Well maybe it was worded a bit ambiguously. The main idea behind this was that an HNCP router should provide "basic connectivity" in the form of DHCPv4 and DHCPv6-PD to non-HNCP-routers. 7084 routers should not do anything fancy and just work as legacy devices believing the homenet is their ISP.

This should not mean you should be able to "tunnel" through 7084 routers or so.

Does that sound sane? And maybe what would be a better wording for this idea?

It is a sane idea, and I applaud any manufacturer that can prevent that a lot of 7084 routers are destined for the landfill sooner than they should be.
I guess this would not only apply to 7084 routers but "current IPv6-capable homerouters" in general in the end.


But it's still a can of worms and you should think very carefully whether you want this as a SHOULD in HNCP. I humbly suggest MAY at most.
I guess I'm fine with that.


e.g.
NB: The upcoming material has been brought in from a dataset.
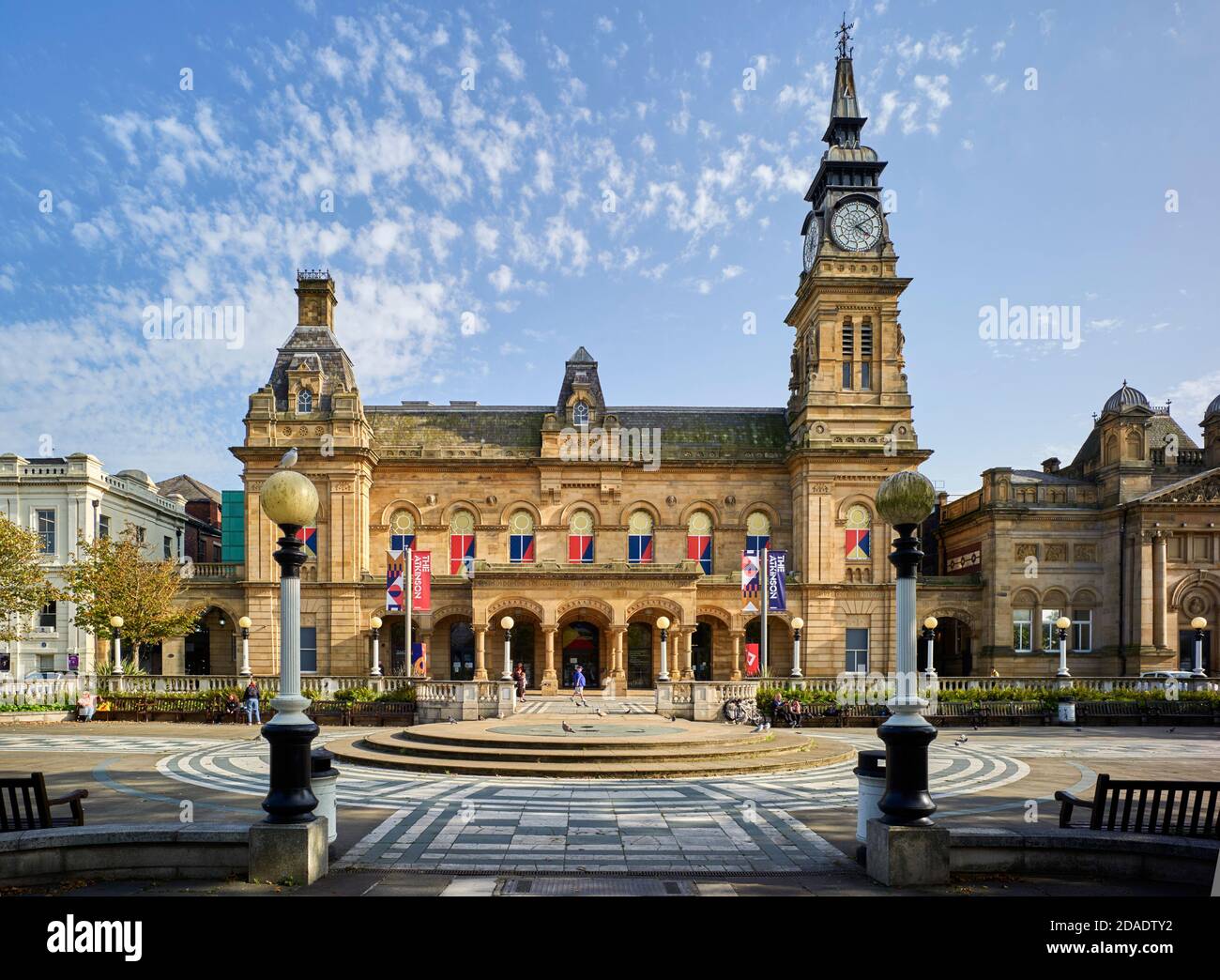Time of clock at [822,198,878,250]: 4:09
What about the topology:

Homenet router ----- Homenet Router
    |                    |
    |                    |
L2 switch e.g. Powerline Ethernet
          |
          |
     7084 router

Which Homenet router acts as the Service Provider Router of 7084?
The behavior is essentially the same as with clients right now. One homenet router per link is elected as DHCP / DHCPv6-server. The only addition here is that this elected router now acts as PD-server as well.
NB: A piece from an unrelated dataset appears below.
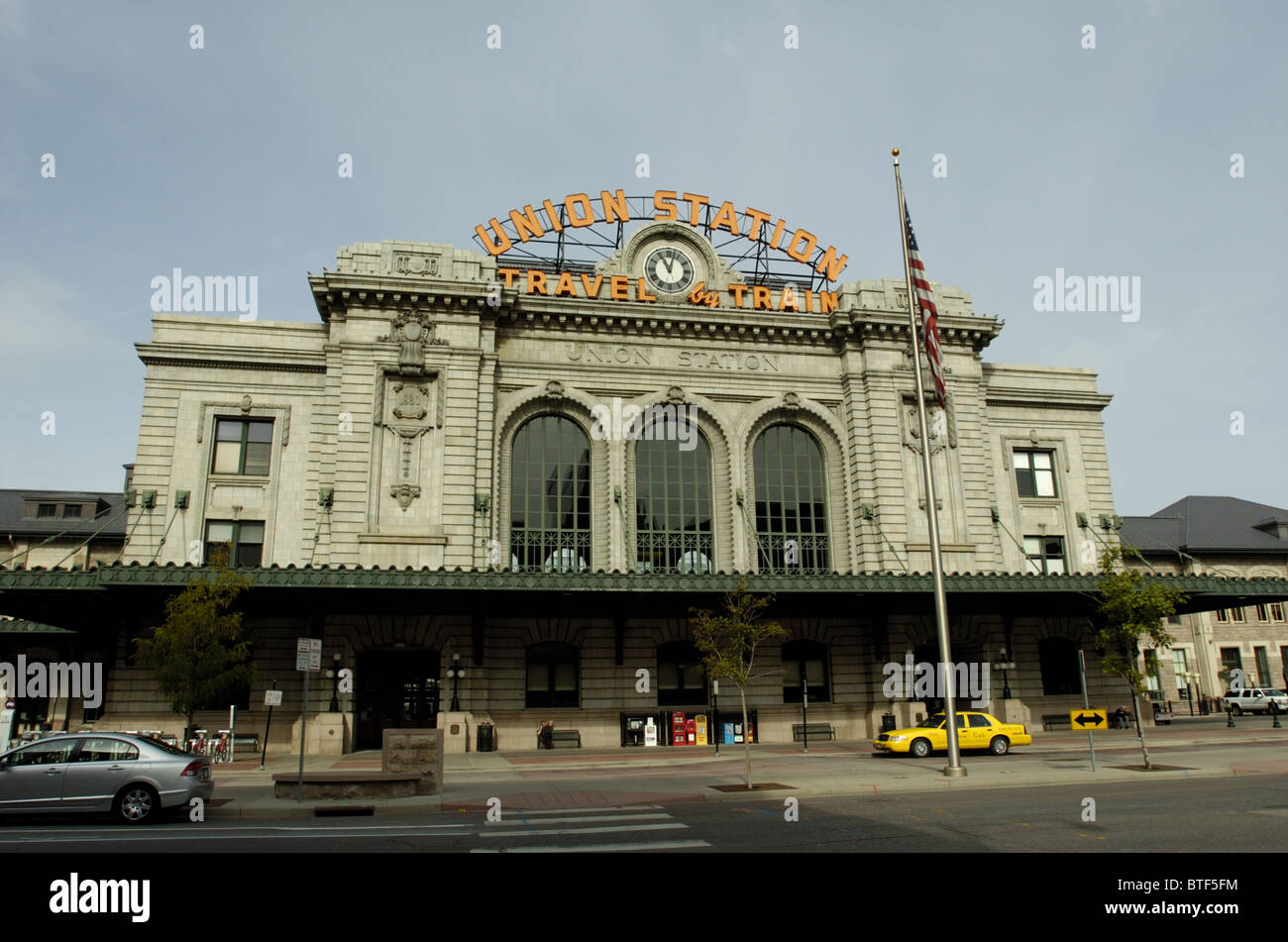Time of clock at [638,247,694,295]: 11:02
That's even before considering the question, what do you do when the 7084 router is inserted between two Homenet routers?
This should be same as the current situation: If you are lucky that 7084 router gives you PD then you have essentially two separate homenets, if not that homenet router behind the legacy one gets no (IPv6)-connectivity and probably nasty IPv4 double-NATs. There is not much you can do though except teach that router to speak homenet.



In fairness I should declare that I was extremely skeptical about publishing 7084, and whether it would be harmful for Homenet.

Well I guess it doesn't really do much in favor of homenet by proclaiming: there is only the ISP on one side and clients on the other side you need to care about. Well at least it defines some sane requirements (and some less sane ones) regarding these 2 issues.